Protein concentrations were determined by using a BCA kit (iNtRon Biotechnology). Total proteins (20 µg per sample) were loaded to each lane of 12% SDS-PAGE, electrophoresed, and transferred to PVDF membranes (Bio-Rad Laboratories, USA). Following transfer, membranes were blocked with TBST [100 mM Tris-HCl (pH 7.6), 0.8% NaCl, and 0.1% Tween-20] containing 5% skim milk (BD Biosciences, USA). The blocked membranes were incubated with diluted rabbit anti–ZO-1 (1:2,000; Thermo Scientific, USA), mouse anti-occludin (1:2,000; Thermo Scientific), and rabbit anti-GAPDH (1:5,000; Cell Signaling Technology, USA) primary antibodies at 4℃ overnight. After further washing, membranes were incubated with peroxidase-labeled anti-rabbit and anti-mouse secondary antibodies (Vector, USA). Immunoreactive signals were detected by using an enhanced chemiluminescence reagent (Abclon, Korea) and recorded by using a MicroChemi 4.2 system (DNR Bio-Imaging Systems, Israel).
Band intensity generated from western blotting was determined by using NIH Image 1.59 software to transform the mean gray level through application of the following formula: optical density = log (256/mean gray level). Data are presented as mean ± SE values for each experimental group. Differences between means were analyzed by using Student's t-test for single comparisons. P values of less than 0.05 were considered statistically significant.
The permeability of EB dye into brain parenchymal tissue after LPS injection is presented as a ratio of the EB dye amount in brain to that in blood (Fig. 1). When LPS was injected into mice, EB penetrance increased, regardless of the LPS source. However, between the two different mouse strains, the EB ratio was significantly higher in ICR mice than in B6 mice. Interestingly, the LPS(S)-injected group showed a greater increase in EB ratio than that in the LPS(E)-injected group and that tendency was significant in ICR mice.
From LPS(S) injection to 24 h PI, the ZO-1 mRNA level did not significantly change in B6 mice. In contrast, in ICR mice, the ZO-1 mRNA level was significantly up- and downregulated. Until 4 h PI, ZO-1 mRNA level in ICR mice progressively increased, but, at 24 h PI, the level had returned to a level similar to that at injection (0 h PI; panel A in Fig. 2). The occludin mRNA levels showed a decreasing tendency over 24 h in B6 mice, but the changes were not significant. In ICR mice, occludin mRNA level in early period after LPS(S) injection (i.e., 2 and 4 h PI) did not increase significantly; however, there was a notable significant increase at 24 h PI (panel B in Fig. 2).

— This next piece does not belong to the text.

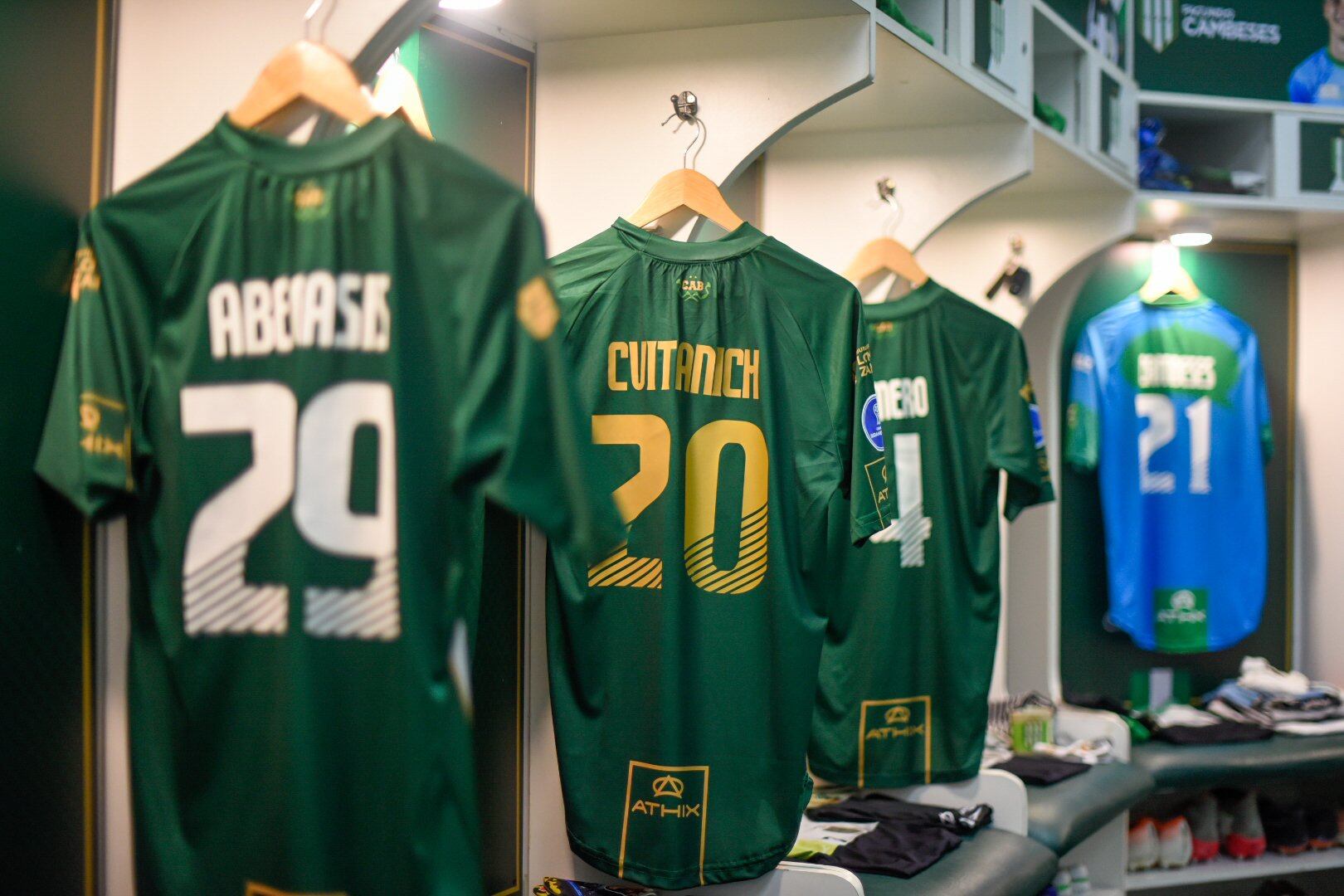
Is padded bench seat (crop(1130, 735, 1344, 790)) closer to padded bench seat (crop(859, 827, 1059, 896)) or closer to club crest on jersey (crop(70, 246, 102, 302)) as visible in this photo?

Western blot results showed that ZO-1 and occludin protein expression tendencies were similar to the mRNA results in both mouse strains. In B6 mice, there were small changes in ZO-1 and occludin expression levels between 0 and 24 h PI, but the changes were not significant. Interestingly, ZO-1 protein expression in ICR mice continuously and time-dependently increased during the 24 h after LPS(S) injection (panels A and B in Fig. 3); in contrast, the ZO-1 mRNA level at 24 h PI had decreased to a level similar to that at injection (panel A in Fig. 2). Occludin protein expression in ICR mice showed a temporal pattern that was similar to that for occludin mRNA expression. The occludin proteins in B6 mice did not change significantly, but, in ICR mice, there was a significant increase in occludin protein expression but only at 24 h PI, which was similar to the occludin mRNA level result in ICR mice (panel C in Fig. 3). The results of mRNA and protein levels have correlation each other and putative mechanisms of LPS-inducing reaction were showed (panels A and B in Fig. 4). The different tendencies of ZO-1 and occludin mRNA and protein expressions in ICR mice are also summarized with the stream graphs (panel C in Fig. 4).

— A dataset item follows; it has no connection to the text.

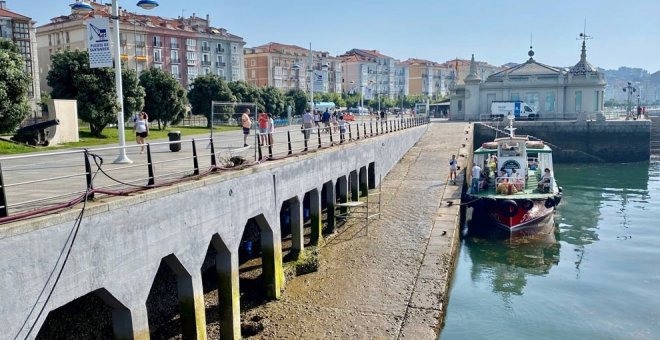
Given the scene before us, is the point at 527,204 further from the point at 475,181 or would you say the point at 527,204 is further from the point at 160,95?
the point at 160,95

The essential requisites for the vaccine verification protocol are promptitude and accuracy. In this respect, the Evans blue assay result showed that BBB structure and function of ICR mice could be more vulnerable than those of B6 mice (Fig. 1). And 4 h after LPS(S) injection into ICR mice, the ZO-1 mRNA and protein levels were thoroughly increased than 0 h PI, being compared with any other conditions (B6 mice, LPS(E) and 2 h, 24 h PI). qPCR method might be also suitable than WB method in terms of time requirement. Consequentially, the vaccine safety verification protocol for BBB and brain could be established by selecting optimum conditions and its results in this study (Fig. 5).
Yearly, even seasonally, new or variant viruses and bacteria are reported globally, and such microorganisms can threaten the health of people, regardless of nationality, race, gender, or age. Occasionally, pandemic microorganisms, such as avian influenza or Middle East respiratory syndrome, can rapidly become pervasive globally, and they can impair their host's immune, cardiovascular, respiratory, and other systems and, even worse, can result in death. To prevent and manage these varied epidemics, whether relatively simple or severe, numerous vaccines are produced. In urgent situations, vaccines need to be mass-produced in a short time; however, verification of their safety may be inadequate, particularly confirmation of their brain safety.
All bio-modulations in the human body are regulated and maintained mainly by the central nervous system, particularly, the brain. This important organ is defended by the protective BBB. The highly selective permeability of the BBB is very useful in preventing some macromolecules, toxic substances, and microorganisms from penetrating brain tissue from adjacent blood vessels [122]. However, if the BBB is unexpectedly damaged or loses its protective function following injection of a novel vaccine with insufficient safety verification, brain impairment and malfunction can result. Therefore, there is a necessity to develop an expeditious vaccine assessment module that would assure the BBB was secure.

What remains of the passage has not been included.